Department of Surgery, Catharina Hospital, Eindhoven, The Netherlands.
Department of Research, Netherlands Comprehensive Cancer Organization IKNL, Utrecht, The Netherlands.
Department of Surgery, Máxima Medical Centre, Veldhoven, The Netherlands.
Department of Medical Oncology, GROW-School for Oncology and Developmental Biology, Maastricht University Medical Centre, Maastricht, The Netherlands.
Department of Epidemiology, Maastricht University Medical Centre, Maastricht, The Netherlands.



This study was conducted to determine the impact of neoadjuvant chemotherapy (NAC) on the likelihood of breast-conserving surgery (BCS) performed for patients with invasive lobular breast carcinoma (ILC) and invasive ductal carcinoma (IDC).

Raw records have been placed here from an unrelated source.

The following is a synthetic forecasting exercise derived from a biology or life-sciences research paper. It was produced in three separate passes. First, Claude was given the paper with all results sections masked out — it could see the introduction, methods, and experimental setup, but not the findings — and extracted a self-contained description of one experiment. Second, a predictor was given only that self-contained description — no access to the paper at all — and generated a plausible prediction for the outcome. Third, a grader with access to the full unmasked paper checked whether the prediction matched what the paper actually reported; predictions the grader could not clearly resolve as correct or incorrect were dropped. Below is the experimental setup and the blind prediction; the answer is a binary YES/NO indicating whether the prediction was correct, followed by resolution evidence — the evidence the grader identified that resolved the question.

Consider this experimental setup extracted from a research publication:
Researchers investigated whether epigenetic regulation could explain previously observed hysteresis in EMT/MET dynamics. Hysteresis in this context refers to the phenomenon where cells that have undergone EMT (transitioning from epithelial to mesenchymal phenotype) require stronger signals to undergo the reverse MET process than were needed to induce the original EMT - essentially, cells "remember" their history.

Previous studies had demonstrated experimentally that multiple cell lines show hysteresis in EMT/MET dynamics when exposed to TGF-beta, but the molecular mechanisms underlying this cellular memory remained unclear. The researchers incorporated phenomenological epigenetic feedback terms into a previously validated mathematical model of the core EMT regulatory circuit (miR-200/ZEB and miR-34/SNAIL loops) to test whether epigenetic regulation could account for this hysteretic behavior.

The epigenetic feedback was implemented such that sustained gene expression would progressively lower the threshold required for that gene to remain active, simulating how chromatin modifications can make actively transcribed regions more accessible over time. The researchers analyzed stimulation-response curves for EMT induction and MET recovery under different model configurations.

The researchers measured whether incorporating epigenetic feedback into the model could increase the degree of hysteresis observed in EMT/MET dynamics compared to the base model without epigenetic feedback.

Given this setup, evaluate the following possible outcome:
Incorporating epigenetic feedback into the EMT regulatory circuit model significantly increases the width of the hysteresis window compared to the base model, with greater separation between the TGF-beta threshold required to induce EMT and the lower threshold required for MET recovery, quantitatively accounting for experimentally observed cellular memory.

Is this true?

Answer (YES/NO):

Female patients with a diagnosis of ILC or IDC in The Netherlands between July 2008 and December 2012 were identified through the population-based Netherlands Cancer Registry.


A total of 466 ILC patients received NAC compared with 3622 IDC patients. Downstaging by NAC was seen in 49.7 % of the patients with ILC and in 69.6 % of the patients with IDC, and a pathologic complete response (pCR) was observed in 4.9 and 20.2 % of these patients, respectively (P < 0.0001). Breast-conserving surgery was performed for 24.4 % of the patients with ILC receiving NAC versus 39.4 % of the patients with IDC. In the ILC group, 8.2 % of the patients needed surgical reinterventions after BCS due to tumor-positive resection margins compared with 3.4 % of the patients with IDC (P < 0.0001). Lobular histology was independently associated with a higher mastectomy rate (odds ratio 1.91; 95 % confidence interval 1.49-2.44). Among the patients with clinical T2 and T3 disease, BCS was achieved more often when NAC was administered in ILC as well as IDC.


The patients with ILC receiving NAC were less likely to experience a pCR and less likely to undergo BCS than the patients with IDC. With regard to BCS, the impact of NAC for ILC patients was lower than for patients receiving surgery without NAC. However, despite the high number to treating in order to achieve BCS, a small subset of ILC patients, especially cT2 and cT3 patients, still may benefit from NAC.